### 引用文本
- - - -
【分布式通信】NPKit,NCCL的Profiling工具

NPKit介绍

NPKit (Networking Profiling Kit) is a profiling framework designed for popular collective communication libraries (CCLs), including Microsoft MSCCL, NVIDIA NCCL and AMD RCCL.

It enables users to insert customized profiling events into different CCL components, especially into giant GPU kernels.

These events are then automatically placed onto a unified timeline in Google Trace Event Format, which users can then leverage trace viewer to understand CCLs' workflow and performance.

以NCCL为例,如何使用?

Usage

  1. NCCL 2.17.1-1版本,将文件夹下的 npkit-for-nccl-2.17.1-1.diff 添加到你的nccl源文件中。

  2. NPKit只有在CPU和GPU没以后overlap的时候使用,所以 NPKIT_FLAGS 也要遵从这个规则。同时 npkit_launcher.sh里面的参数也要对应正确。

  3. nccl_testnpkit_runner.sh对应参数正确. 仅支持每个线程有1个GPU, 因此nccl_test运行参数记得是 -g 1

  4. 运行bash npkit_launcher.sh.

  5. 生成文件 npkit_event_trace.json ,可以用谷歌浏览器打开看。在浏览器那一栏输入chrome://tracing, 然后打开对应文件即可。

python 复制代码
import argparse
import os
import json

from queue import Queue

def parse_npkit_event_header(npkit_event_header_path):
    npkit_event_def = {'id_to_type': {}, 'type_to_id': {}}
    with open(npkit_event_header_path, 'r') as f:
        lines = [x.strip() for x in f.readlines() if len(x.strip()) != 0]
        line_idx = 0
        while line_idx < len(lines):
            if lines[line_idx].startswith('#define NPKIT_EVENT_'):
                fields = lines[line_idx].split()
- - - -
### 数据内容

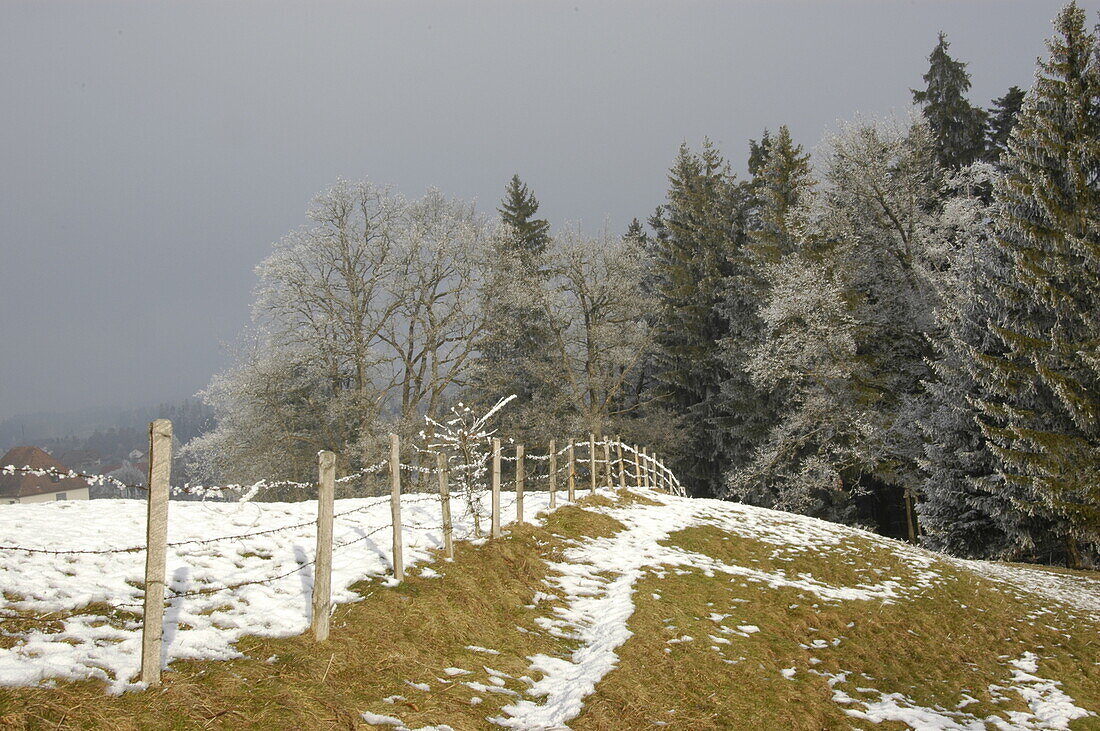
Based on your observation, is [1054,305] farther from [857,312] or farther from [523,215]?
[523,215]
- - - -
### 任务题目 A
按照NPKit用法说明,运行nccl_test时参数应怎样设置?
### 任务题目 B
接着往下写这段NPKit介绍文字,从最后一行之后开始。

### 书面回答 A
应设置为 -g 1,因为仅支持每个线程有1个GPU。

### 书面回答 B
                if len(fields) == 3:
                    event_type = fields[1]
                    event_id = int(fields[2], 0)
                    npkit_event_def['type_to_id'][event_type] = event_id
                    npkit_event_def['id_to_type'][event_id] = event_type
            line_idx += 1
    return npkit_event_def

def parse_gpu_clock_scale(gpu_clock_file_path):
    with open(gpu_clock_file_path, 'r') as f:
        freq_in_khz = f.read()
        return float(freq_in_khz) * 1e3 / 1e6

def parse_cpu_clock_scale(cpu_clock_den_file_path, cpu_clock_num_file_path):
    with open(cpu_clock_num_file_path, 'r') as f:
        num = float(f.read())
    with open(cpu_clock_den_file_path, 'r') as f:
        den = float(f.read())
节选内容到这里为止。